May 16, 2012

Texas A&M System Inventors Receive Patent and Innovation Awards

COLLEGE STATION, Texas – The Texas A&M University System’s Office of Technology Commercialization today presented Patent Awards to individuals and teams who are currently employed by the A&M System and whose inventions were granted patent protection from the United States Patent & Trademark Office in 2008.

In addition, three Innovation Awards were presented to scientists and inventors whose research exemplifies the spirit of innovation within the A&M System. This year’s Innovation Award winners were Kenneth R. Hall, deputy director of the Texas Engineering Experiment Station and associate dean of engineering at Texas A&M University; Dr. Darwin Prockop, director of the Texas A&M Health Science Center College of Medicine Institute for Regenerative Medicine at Scott & White; and the Texas Transportation Institute’s Roadside Safety Division inventors C. Eugene Buth, Dean C. Alberson, Roger P. Bligh, D. Lance Bullard Jr., Akram Abu-Odeh and Hayes E. Ross Jr.
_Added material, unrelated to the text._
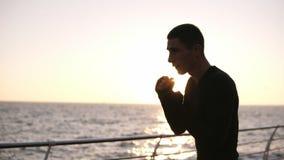 Opinión ascendente cercana un hombre caucásico en vendajes del boxeo en los puños traing al aire libre Luchando con la sombra, sa almacen de video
“As a system, we are committed to achieving excellence in research, fostering academic innovation and developing ideas to the benefit of public health,” Chancellor Michael D. McKinney said in his keynote address. “That is why this annual event is very important to me. When an individual, or a team of individuals, does innovative work that brings great credit to our universities and our university system it deserves recognition.”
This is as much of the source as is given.